= George Forster (traveller) =

English traveller and civil servant

George Forster (c. 1750 – February 1791) was an English traveller and civil servant of the East India Company, on the Madras establishment. He has sometimes been confused with the German naturalist Georg Forster. He is notable for being the first Briton to have journeyed from India through Central Asia to Russia and published a journal of his travels.

==Life==
In 1782 Forster undertook a journey that began in Calcutta, Bengal and passed through Kashmir, Afghanistan, Herat, Khorasan, and Mazandaran, crossed the Caspian Sea by ship, and then travelled to Baku, Astrakhan, Moscow, St Petersburg and then by ship to London.

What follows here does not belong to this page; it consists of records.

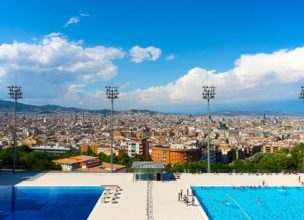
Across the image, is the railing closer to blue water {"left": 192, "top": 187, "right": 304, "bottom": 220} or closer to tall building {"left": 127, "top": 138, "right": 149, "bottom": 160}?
blue water {"left": 192, "top": 187, "right": 304, "bottom": 220}

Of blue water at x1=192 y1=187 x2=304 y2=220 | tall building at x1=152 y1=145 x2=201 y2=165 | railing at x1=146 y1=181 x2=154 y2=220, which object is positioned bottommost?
tall building at x1=152 y1=145 x2=201 y2=165

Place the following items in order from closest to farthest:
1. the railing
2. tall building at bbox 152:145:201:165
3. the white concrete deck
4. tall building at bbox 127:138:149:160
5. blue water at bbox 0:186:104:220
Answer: the railing < the white concrete deck < blue water at bbox 0:186:104:220 < tall building at bbox 152:145:201:165 < tall building at bbox 127:138:149:160

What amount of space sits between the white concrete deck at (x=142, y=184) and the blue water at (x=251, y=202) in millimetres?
1138

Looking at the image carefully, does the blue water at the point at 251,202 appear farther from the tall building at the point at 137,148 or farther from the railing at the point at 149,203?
the tall building at the point at 137,148

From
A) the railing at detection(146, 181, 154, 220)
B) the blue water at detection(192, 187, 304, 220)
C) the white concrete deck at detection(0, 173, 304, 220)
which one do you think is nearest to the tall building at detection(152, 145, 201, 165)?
the white concrete deck at detection(0, 173, 304, 220)

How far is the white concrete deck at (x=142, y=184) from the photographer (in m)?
17.3

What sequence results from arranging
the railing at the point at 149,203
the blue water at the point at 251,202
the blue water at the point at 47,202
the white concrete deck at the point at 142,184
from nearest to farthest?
the railing at the point at 149,203, the white concrete deck at the point at 142,184, the blue water at the point at 47,202, the blue water at the point at 251,202

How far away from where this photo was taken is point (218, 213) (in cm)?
1841

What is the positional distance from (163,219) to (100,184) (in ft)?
27.6

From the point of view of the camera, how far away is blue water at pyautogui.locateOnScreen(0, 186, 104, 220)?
1773 centimetres

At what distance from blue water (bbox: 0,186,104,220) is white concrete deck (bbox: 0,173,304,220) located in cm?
83

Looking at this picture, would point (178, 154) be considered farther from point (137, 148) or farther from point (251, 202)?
point (251, 202)

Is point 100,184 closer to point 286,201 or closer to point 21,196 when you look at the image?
point 21,196

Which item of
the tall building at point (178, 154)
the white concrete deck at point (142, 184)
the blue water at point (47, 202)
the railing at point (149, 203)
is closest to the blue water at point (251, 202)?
the white concrete deck at point (142, 184)
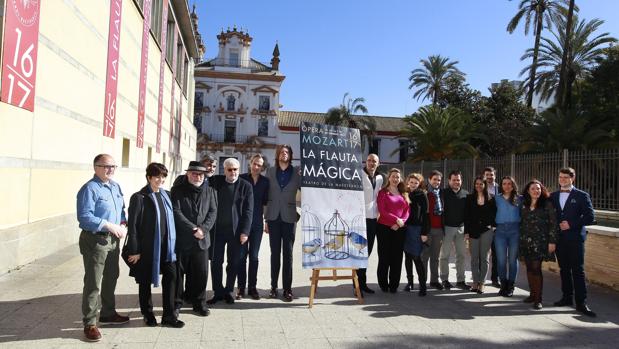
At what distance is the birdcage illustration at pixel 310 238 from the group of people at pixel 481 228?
3.30 feet

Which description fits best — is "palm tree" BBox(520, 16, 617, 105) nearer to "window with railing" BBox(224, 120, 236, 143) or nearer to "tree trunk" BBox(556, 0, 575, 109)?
"tree trunk" BBox(556, 0, 575, 109)

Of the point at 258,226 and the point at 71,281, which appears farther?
the point at 71,281

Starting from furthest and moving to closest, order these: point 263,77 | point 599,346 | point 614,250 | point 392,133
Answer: point 392,133 < point 263,77 < point 614,250 < point 599,346

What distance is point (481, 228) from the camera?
22.2 feet

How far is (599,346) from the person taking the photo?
459cm

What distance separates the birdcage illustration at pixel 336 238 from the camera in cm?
604

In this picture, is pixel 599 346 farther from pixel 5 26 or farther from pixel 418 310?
pixel 5 26

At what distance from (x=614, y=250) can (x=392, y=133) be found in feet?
166

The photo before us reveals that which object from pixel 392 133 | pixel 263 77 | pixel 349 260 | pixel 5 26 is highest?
pixel 263 77

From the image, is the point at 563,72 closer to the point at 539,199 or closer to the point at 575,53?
the point at 575,53

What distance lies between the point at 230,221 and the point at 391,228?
7.48 ft

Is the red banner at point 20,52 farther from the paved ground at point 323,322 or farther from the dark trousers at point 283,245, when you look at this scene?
the dark trousers at point 283,245

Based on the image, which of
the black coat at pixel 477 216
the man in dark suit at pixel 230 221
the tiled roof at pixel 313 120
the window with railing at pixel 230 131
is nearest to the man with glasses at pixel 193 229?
the man in dark suit at pixel 230 221

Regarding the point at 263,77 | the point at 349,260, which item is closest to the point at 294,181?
the point at 349,260
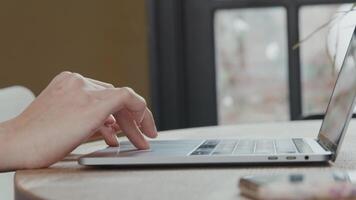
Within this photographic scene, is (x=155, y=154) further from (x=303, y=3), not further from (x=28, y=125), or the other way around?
(x=303, y=3)

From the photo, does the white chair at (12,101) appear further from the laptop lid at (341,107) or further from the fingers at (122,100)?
the laptop lid at (341,107)

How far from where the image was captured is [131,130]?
88cm

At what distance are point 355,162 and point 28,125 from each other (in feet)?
1.32

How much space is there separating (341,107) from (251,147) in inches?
5.0

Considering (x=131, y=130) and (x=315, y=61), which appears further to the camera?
(x=315, y=61)

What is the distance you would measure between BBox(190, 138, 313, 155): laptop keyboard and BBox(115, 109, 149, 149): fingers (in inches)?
3.2

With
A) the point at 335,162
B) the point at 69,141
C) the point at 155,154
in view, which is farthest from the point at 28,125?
the point at 335,162

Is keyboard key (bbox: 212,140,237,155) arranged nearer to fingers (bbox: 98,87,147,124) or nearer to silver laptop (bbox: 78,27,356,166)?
silver laptop (bbox: 78,27,356,166)

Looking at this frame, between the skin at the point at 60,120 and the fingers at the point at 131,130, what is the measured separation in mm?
17

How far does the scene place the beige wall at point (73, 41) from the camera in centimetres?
218

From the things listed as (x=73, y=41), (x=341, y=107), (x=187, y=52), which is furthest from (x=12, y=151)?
(x=187, y=52)

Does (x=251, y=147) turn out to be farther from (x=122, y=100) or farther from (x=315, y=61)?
(x=315, y=61)

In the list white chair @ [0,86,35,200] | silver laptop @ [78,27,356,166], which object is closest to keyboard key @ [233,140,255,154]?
silver laptop @ [78,27,356,166]

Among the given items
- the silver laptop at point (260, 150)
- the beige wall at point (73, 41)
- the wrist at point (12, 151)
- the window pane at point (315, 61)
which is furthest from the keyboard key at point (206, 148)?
the window pane at point (315, 61)
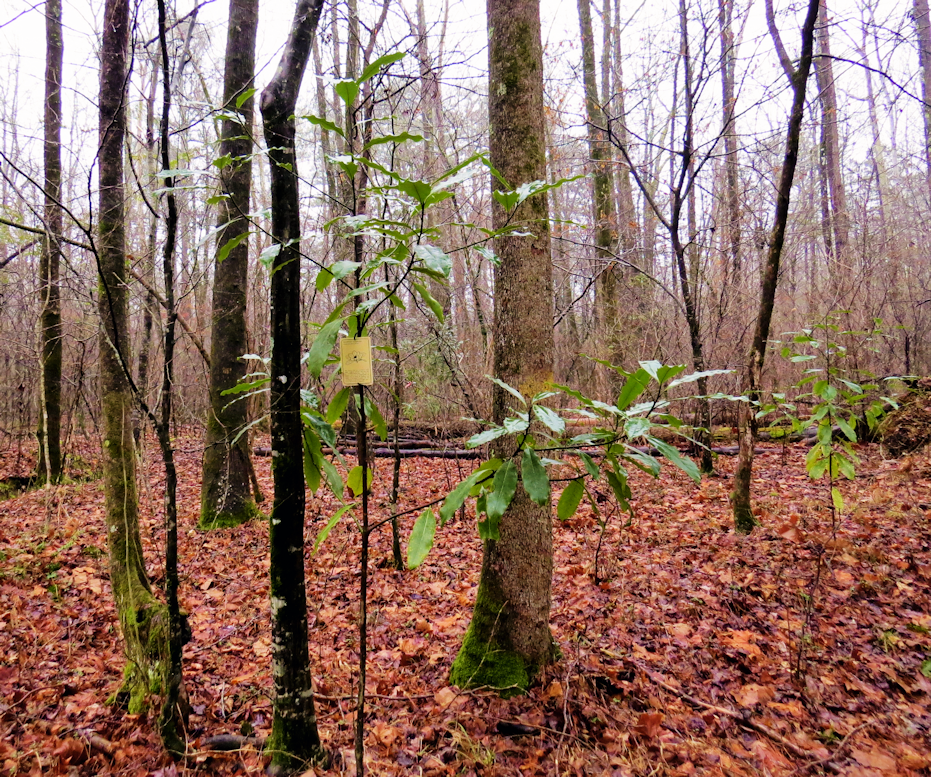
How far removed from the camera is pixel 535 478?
1.46 m

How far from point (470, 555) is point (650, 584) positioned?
159cm

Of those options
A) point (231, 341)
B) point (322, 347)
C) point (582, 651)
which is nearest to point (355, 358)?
point (322, 347)

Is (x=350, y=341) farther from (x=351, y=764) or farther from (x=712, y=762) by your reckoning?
(x=712, y=762)

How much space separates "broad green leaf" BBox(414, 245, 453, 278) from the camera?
1337 millimetres

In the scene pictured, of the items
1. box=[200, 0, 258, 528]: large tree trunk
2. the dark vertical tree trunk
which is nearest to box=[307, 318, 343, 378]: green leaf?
box=[200, 0, 258, 528]: large tree trunk

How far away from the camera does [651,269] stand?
374 inches

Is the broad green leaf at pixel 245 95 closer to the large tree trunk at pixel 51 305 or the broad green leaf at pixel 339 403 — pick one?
the broad green leaf at pixel 339 403

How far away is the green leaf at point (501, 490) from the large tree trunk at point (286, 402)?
0.76 meters

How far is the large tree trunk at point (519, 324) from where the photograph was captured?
2496 mm

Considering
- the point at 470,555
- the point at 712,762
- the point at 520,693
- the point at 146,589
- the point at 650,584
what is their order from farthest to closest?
the point at 470,555 < the point at 650,584 < the point at 146,589 < the point at 520,693 < the point at 712,762

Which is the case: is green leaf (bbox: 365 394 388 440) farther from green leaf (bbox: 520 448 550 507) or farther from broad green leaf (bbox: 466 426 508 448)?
green leaf (bbox: 520 448 550 507)

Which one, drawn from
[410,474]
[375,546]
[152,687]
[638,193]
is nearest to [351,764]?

In 1791 he was sent on an embassy to the Mahrattas, and died at Nagpore (called Nagpur in modern times).

==Works==
He published in England Sketches of the Mythology and Customs of the Hindoos (84 pp., 1785); and on his return to India he wrote an account of his journey, the first volume of which was published at Calcutta in 1790. The narrative of his journey was completed from his papers, and published in London by an unknown editor as A Journey from Bengal to England through the Northern part of India, Kashmire, Afghanistan, and Persia, and into Russia by the Caspian Sea (2 vols. 1798). He also published in 1803 a work co-authored with Antoine Polier on the Sikhs, one of the earliest English language accounts on the group.